Kannavee, 46, confirmed that Fair Party and Move Forward share the same goal of restoring peace in the deep South.

“What brings us together is our common objective. We all want to see peace in the South,” he said.

He said his party has proposed a “comprehensive approach” to establishing peace in the deep South. The approach would make the issue a national agenda, revoke restrictions on freedom of expression, and restructure the local bureaucracy.

Fair Party has also called for the abolition of the Southern Border Provinces Administrative Centre (SBPAC) and the Internal Security Operation Command (Isoc)’s local unit, as well as the withdrawal of troops and election of provincial governors.

Resolving conflict in the restive border region is one of the issues included in the eight-party coalition’s memorandum of understanding (MoU), though the language was toned down to make it “more acceptable” to other partners, Kannavee said. For instance, the MoU merely calls for a “review” of the missions of security agencies like SBPAC and Isoc and not their dissolution.

He also dismissed criticism that his party’s deep South policy is too radical. “It’s practical,” he said.

South Sudan experience

Formerly posted in South Sudan as official of the United Nations High Commissioner for Refugees (UNHCR), Kannavee says he will apply his experience in the war-torn African nation to help restore peace in the deep South.

“The principle of human rights must take the lead. Peace talks must involve politicians and civil society. Talks between soldiers can’t lead to peace,” he said.

Kannavee said his party’s “roadmap” for the deep South should help improve the situation within four years. The first two years would be spent constructing a “peace-building structure” and setting the national agenda, while the remaining two would be used to implement the roadmap.

“You need more than four years to do this [restore peace] in any country. It took 10 years in South Sudan where I worked,” he said.

Kannavee has been openly critical of the Thai government’s handling of violence in the restive region. He recently reiterated his party’s call for an end to the use of security and emergency laws, which he said contributed to the violence. He also demanded the abolition of Isoc, saying its powers have been consistently abused.

**Task details:** Please write out the part of the article on Fair Party's peace plan for the deep South that begins at the words "Formerly posted in" and stops after "restore peace in the deep South.", swapping "war-torn" for "conflict-stricken".

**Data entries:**
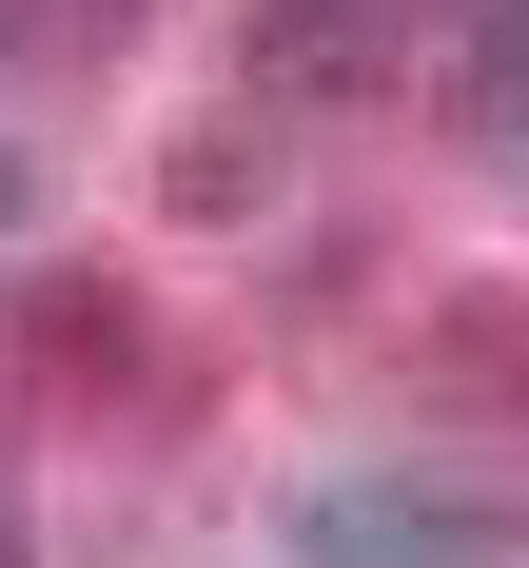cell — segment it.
Returning <instances> with one entry per match:
<instances>
[{"label":"cell","mask_w":529,"mask_h":568,"mask_svg":"<svg viewBox=\"0 0 529 568\" xmlns=\"http://www.w3.org/2000/svg\"><path fill=\"white\" fill-rule=\"evenodd\" d=\"M411 20H431V0H255L235 59H255V99H373Z\"/></svg>","instance_id":"2"},{"label":"cell","mask_w":529,"mask_h":568,"mask_svg":"<svg viewBox=\"0 0 529 568\" xmlns=\"http://www.w3.org/2000/svg\"><path fill=\"white\" fill-rule=\"evenodd\" d=\"M431 40H451V59H510V40H529V0H431Z\"/></svg>","instance_id":"3"},{"label":"cell","mask_w":529,"mask_h":568,"mask_svg":"<svg viewBox=\"0 0 529 568\" xmlns=\"http://www.w3.org/2000/svg\"><path fill=\"white\" fill-rule=\"evenodd\" d=\"M294 568H490V529L411 470H334V490H294Z\"/></svg>","instance_id":"1"},{"label":"cell","mask_w":529,"mask_h":568,"mask_svg":"<svg viewBox=\"0 0 529 568\" xmlns=\"http://www.w3.org/2000/svg\"><path fill=\"white\" fill-rule=\"evenodd\" d=\"M0 568H40V529H20V470H0Z\"/></svg>","instance_id":"4"}]
</instances>
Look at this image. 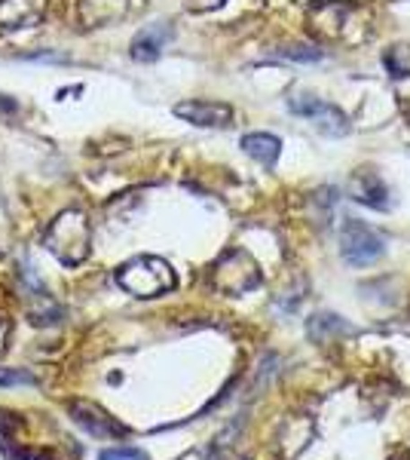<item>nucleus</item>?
<instances>
[{"mask_svg": "<svg viewBox=\"0 0 410 460\" xmlns=\"http://www.w3.org/2000/svg\"><path fill=\"white\" fill-rule=\"evenodd\" d=\"M43 246L52 258H58L65 267L83 264L92 252V227L83 209H65L49 221L43 234Z\"/></svg>", "mask_w": 410, "mask_h": 460, "instance_id": "1", "label": "nucleus"}, {"mask_svg": "<svg viewBox=\"0 0 410 460\" xmlns=\"http://www.w3.org/2000/svg\"><path fill=\"white\" fill-rule=\"evenodd\" d=\"M175 283L178 277L171 264L156 255H138L117 270V286L129 292L132 298H160V295L171 292Z\"/></svg>", "mask_w": 410, "mask_h": 460, "instance_id": "2", "label": "nucleus"}, {"mask_svg": "<svg viewBox=\"0 0 410 460\" xmlns=\"http://www.w3.org/2000/svg\"><path fill=\"white\" fill-rule=\"evenodd\" d=\"M212 286L221 295H245L260 286V270L255 258L242 249H233L212 267Z\"/></svg>", "mask_w": 410, "mask_h": 460, "instance_id": "3", "label": "nucleus"}, {"mask_svg": "<svg viewBox=\"0 0 410 460\" xmlns=\"http://www.w3.org/2000/svg\"><path fill=\"white\" fill-rule=\"evenodd\" d=\"M340 252L349 264H374L377 258H383L386 252V240L383 234H377L374 227H368L364 221L349 218L346 225L340 227Z\"/></svg>", "mask_w": 410, "mask_h": 460, "instance_id": "4", "label": "nucleus"}, {"mask_svg": "<svg viewBox=\"0 0 410 460\" xmlns=\"http://www.w3.org/2000/svg\"><path fill=\"white\" fill-rule=\"evenodd\" d=\"M288 108L294 111V114L307 117V120H312L318 126L322 132H327V136H346L349 132V120L343 111H337L334 105H327V102L316 99V95L310 93H297L288 99Z\"/></svg>", "mask_w": 410, "mask_h": 460, "instance_id": "5", "label": "nucleus"}, {"mask_svg": "<svg viewBox=\"0 0 410 460\" xmlns=\"http://www.w3.org/2000/svg\"><path fill=\"white\" fill-rule=\"evenodd\" d=\"M68 408H71L74 424L83 427L89 436H95V439H123V436L129 433V427H123L120 420L110 418V414L104 411L101 405H95V402H86V399H74Z\"/></svg>", "mask_w": 410, "mask_h": 460, "instance_id": "6", "label": "nucleus"}, {"mask_svg": "<svg viewBox=\"0 0 410 460\" xmlns=\"http://www.w3.org/2000/svg\"><path fill=\"white\" fill-rule=\"evenodd\" d=\"M353 6L349 4H337V0H327V4H316L310 10V25L312 31L318 37H325V40H343L346 34V28L353 25Z\"/></svg>", "mask_w": 410, "mask_h": 460, "instance_id": "7", "label": "nucleus"}, {"mask_svg": "<svg viewBox=\"0 0 410 460\" xmlns=\"http://www.w3.org/2000/svg\"><path fill=\"white\" fill-rule=\"evenodd\" d=\"M171 114L193 123V126H208V129L230 126V120H233V108L223 105V102H196V99L178 102V105L171 108Z\"/></svg>", "mask_w": 410, "mask_h": 460, "instance_id": "8", "label": "nucleus"}, {"mask_svg": "<svg viewBox=\"0 0 410 460\" xmlns=\"http://www.w3.org/2000/svg\"><path fill=\"white\" fill-rule=\"evenodd\" d=\"M126 16H129V0H80L77 4V22L86 31L114 25Z\"/></svg>", "mask_w": 410, "mask_h": 460, "instance_id": "9", "label": "nucleus"}, {"mask_svg": "<svg viewBox=\"0 0 410 460\" xmlns=\"http://www.w3.org/2000/svg\"><path fill=\"white\" fill-rule=\"evenodd\" d=\"M47 13V0H0V28L22 31V28L40 25Z\"/></svg>", "mask_w": 410, "mask_h": 460, "instance_id": "10", "label": "nucleus"}, {"mask_svg": "<svg viewBox=\"0 0 410 460\" xmlns=\"http://www.w3.org/2000/svg\"><path fill=\"white\" fill-rule=\"evenodd\" d=\"M169 37H171V28L166 25V22L147 25L144 31H138L135 37H132L129 53H132L135 62H156V58L162 56V49H166Z\"/></svg>", "mask_w": 410, "mask_h": 460, "instance_id": "11", "label": "nucleus"}, {"mask_svg": "<svg viewBox=\"0 0 410 460\" xmlns=\"http://www.w3.org/2000/svg\"><path fill=\"white\" fill-rule=\"evenodd\" d=\"M353 197L359 203L371 206V209H386L389 206V194H386V184L379 181L374 172H355L353 178Z\"/></svg>", "mask_w": 410, "mask_h": 460, "instance_id": "12", "label": "nucleus"}, {"mask_svg": "<svg viewBox=\"0 0 410 460\" xmlns=\"http://www.w3.org/2000/svg\"><path fill=\"white\" fill-rule=\"evenodd\" d=\"M242 147L249 157L260 160L264 166H273L282 154V142L275 136H270V132H251V136L242 138Z\"/></svg>", "mask_w": 410, "mask_h": 460, "instance_id": "13", "label": "nucleus"}, {"mask_svg": "<svg viewBox=\"0 0 410 460\" xmlns=\"http://www.w3.org/2000/svg\"><path fill=\"white\" fill-rule=\"evenodd\" d=\"M28 316H31L34 325H49L62 319V307L52 301L49 292H43V288L34 283V295L28 298Z\"/></svg>", "mask_w": 410, "mask_h": 460, "instance_id": "14", "label": "nucleus"}, {"mask_svg": "<svg viewBox=\"0 0 410 460\" xmlns=\"http://www.w3.org/2000/svg\"><path fill=\"white\" fill-rule=\"evenodd\" d=\"M386 68L392 71V77H410V47H395L386 56Z\"/></svg>", "mask_w": 410, "mask_h": 460, "instance_id": "15", "label": "nucleus"}, {"mask_svg": "<svg viewBox=\"0 0 410 460\" xmlns=\"http://www.w3.org/2000/svg\"><path fill=\"white\" fill-rule=\"evenodd\" d=\"M34 387L37 377L25 368H0V387Z\"/></svg>", "mask_w": 410, "mask_h": 460, "instance_id": "16", "label": "nucleus"}, {"mask_svg": "<svg viewBox=\"0 0 410 460\" xmlns=\"http://www.w3.org/2000/svg\"><path fill=\"white\" fill-rule=\"evenodd\" d=\"M99 460H151L141 448H129V445H123V448H104Z\"/></svg>", "mask_w": 410, "mask_h": 460, "instance_id": "17", "label": "nucleus"}, {"mask_svg": "<svg viewBox=\"0 0 410 460\" xmlns=\"http://www.w3.org/2000/svg\"><path fill=\"white\" fill-rule=\"evenodd\" d=\"M282 56L297 58V62H318V58H322V49H310V47H291V49H282Z\"/></svg>", "mask_w": 410, "mask_h": 460, "instance_id": "18", "label": "nucleus"}, {"mask_svg": "<svg viewBox=\"0 0 410 460\" xmlns=\"http://www.w3.org/2000/svg\"><path fill=\"white\" fill-rule=\"evenodd\" d=\"M227 0H188V10L193 13H212V10H221Z\"/></svg>", "mask_w": 410, "mask_h": 460, "instance_id": "19", "label": "nucleus"}, {"mask_svg": "<svg viewBox=\"0 0 410 460\" xmlns=\"http://www.w3.org/2000/svg\"><path fill=\"white\" fill-rule=\"evenodd\" d=\"M6 335H10V325H6V319L0 316V353H4V347H6Z\"/></svg>", "mask_w": 410, "mask_h": 460, "instance_id": "20", "label": "nucleus"}, {"mask_svg": "<svg viewBox=\"0 0 410 460\" xmlns=\"http://www.w3.org/2000/svg\"><path fill=\"white\" fill-rule=\"evenodd\" d=\"M0 111H6V114H16V102H0Z\"/></svg>", "mask_w": 410, "mask_h": 460, "instance_id": "21", "label": "nucleus"}]
</instances>
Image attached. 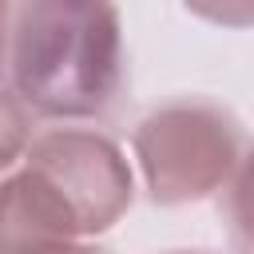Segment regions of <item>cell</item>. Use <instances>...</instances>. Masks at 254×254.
Wrapping results in <instances>:
<instances>
[{
    "mask_svg": "<svg viewBox=\"0 0 254 254\" xmlns=\"http://www.w3.org/2000/svg\"><path fill=\"white\" fill-rule=\"evenodd\" d=\"M131 159L155 206H190L230 183L242 159V127L222 103L179 95L135 123Z\"/></svg>",
    "mask_w": 254,
    "mask_h": 254,
    "instance_id": "7a4b0ae2",
    "label": "cell"
},
{
    "mask_svg": "<svg viewBox=\"0 0 254 254\" xmlns=\"http://www.w3.org/2000/svg\"><path fill=\"white\" fill-rule=\"evenodd\" d=\"M83 242L67 198L20 159L0 179V254H75Z\"/></svg>",
    "mask_w": 254,
    "mask_h": 254,
    "instance_id": "277c9868",
    "label": "cell"
},
{
    "mask_svg": "<svg viewBox=\"0 0 254 254\" xmlns=\"http://www.w3.org/2000/svg\"><path fill=\"white\" fill-rule=\"evenodd\" d=\"M163 254H210V250H163Z\"/></svg>",
    "mask_w": 254,
    "mask_h": 254,
    "instance_id": "30bf717a",
    "label": "cell"
},
{
    "mask_svg": "<svg viewBox=\"0 0 254 254\" xmlns=\"http://www.w3.org/2000/svg\"><path fill=\"white\" fill-rule=\"evenodd\" d=\"M24 163L36 167L67 198L87 242L107 234L135 202V167L127 151L95 127L56 123L36 131Z\"/></svg>",
    "mask_w": 254,
    "mask_h": 254,
    "instance_id": "3957f363",
    "label": "cell"
},
{
    "mask_svg": "<svg viewBox=\"0 0 254 254\" xmlns=\"http://www.w3.org/2000/svg\"><path fill=\"white\" fill-rule=\"evenodd\" d=\"M123 79L127 52L115 0H16L8 87L36 119H103Z\"/></svg>",
    "mask_w": 254,
    "mask_h": 254,
    "instance_id": "6da1fadb",
    "label": "cell"
},
{
    "mask_svg": "<svg viewBox=\"0 0 254 254\" xmlns=\"http://www.w3.org/2000/svg\"><path fill=\"white\" fill-rule=\"evenodd\" d=\"M75 254H107V250H99V246H95V242H83V246H79V250H75Z\"/></svg>",
    "mask_w": 254,
    "mask_h": 254,
    "instance_id": "9c48e42d",
    "label": "cell"
},
{
    "mask_svg": "<svg viewBox=\"0 0 254 254\" xmlns=\"http://www.w3.org/2000/svg\"><path fill=\"white\" fill-rule=\"evenodd\" d=\"M222 190H226V214H230L234 238L246 250H254V151H242V159Z\"/></svg>",
    "mask_w": 254,
    "mask_h": 254,
    "instance_id": "8992f818",
    "label": "cell"
},
{
    "mask_svg": "<svg viewBox=\"0 0 254 254\" xmlns=\"http://www.w3.org/2000/svg\"><path fill=\"white\" fill-rule=\"evenodd\" d=\"M12 12H16V0H0V83L8 79V40H12Z\"/></svg>",
    "mask_w": 254,
    "mask_h": 254,
    "instance_id": "ba28073f",
    "label": "cell"
},
{
    "mask_svg": "<svg viewBox=\"0 0 254 254\" xmlns=\"http://www.w3.org/2000/svg\"><path fill=\"white\" fill-rule=\"evenodd\" d=\"M32 111L20 103V95L8 87V83H0V179L12 171V167H20V159H24V151H28V143H32Z\"/></svg>",
    "mask_w": 254,
    "mask_h": 254,
    "instance_id": "5b68a950",
    "label": "cell"
},
{
    "mask_svg": "<svg viewBox=\"0 0 254 254\" xmlns=\"http://www.w3.org/2000/svg\"><path fill=\"white\" fill-rule=\"evenodd\" d=\"M194 20L226 28V32H246L254 28V0H179Z\"/></svg>",
    "mask_w": 254,
    "mask_h": 254,
    "instance_id": "52a82bcc",
    "label": "cell"
}]
</instances>
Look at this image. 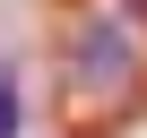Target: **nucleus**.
I'll use <instances>...</instances> for the list:
<instances>
[{"mask_svg": "<svg viewBox=\"0 0 147 138\" xmlns=\"http://www.w3.org/2000/svg\"><path fill=\"white\" fill-rule=\"evenodd\" d=\"M26 129V86H18V69H0V138H18Z\"/></svg>", "mask_w": 147, "mask_h": 138, "instance_id": "obj_2", "label": "nucleus"}, {"mask_svg": "<svg viewBox=\"0 0 147 138\" xmlns=\"http://www.w3.org/2000/svg\"><path fill=\"white\" fill-rule=\"evenodd\" d=\"M147 112V9L138 0H61V129L113 138Z\"/></svg>", "mask_w": 147, "mask_h": 138, "instance_id": "obj_1", "label": "nucleus"}]
</instances>
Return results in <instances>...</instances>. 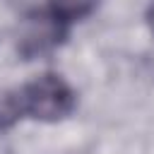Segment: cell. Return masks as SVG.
<instances>
[{"mask_svg": "<svg viewBox=\"0 0 154 154\" xmlns=\"http://www.w3.org/2000/svg\"><path fill=\"white\" fill-rule=\"evenodd\" d=\"M14 96H17L19 116H29L43 123H55L67 118L77 103L72 87L55 72H43L34 77Z\"/></svg>", "mask_w": 154, "mask_h": 154, "instance_id": "6da1fadb", "label": "cell"}, {"mask_svg": "<svg viewBox=\"0 0 154 154\" xmlns=\"http://www.w3.org/2000/svg\"><path fill=\"white\" fill-rule=\"evenodd\" d=\"M67 19H63V14L55 10V5L34 10L24 17L22 29H19V48L26 55L34 53H43L48 48H53L65 29Z\"/></svg>", "mask_w": 154, "mask_h": 154, "instance_id": "7a4b0ae2", "label": "cell"}, {"mask_svg": "<svg viewBox=\"0 0 154 154\" xmlns=\"http://www.w3.org/2000/svg\"><path fill=\"white\" fill-rule=\"evenodd\" d=\"M147 24L152 26V31H154V5H149L147 7Z\"/></svg>", "mask_w": 154, "mask_h": 154, "instance_id": "3957f363", "label": "cell"}]
</instances>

**Result of the exercise:**
Formerly posted in South Sudan as official of the United Nations High Commissioner for Refugees (UNHCR), Kannavee says he will apply his experience in the conflict-stricken African nation to help restore peace in the deep South.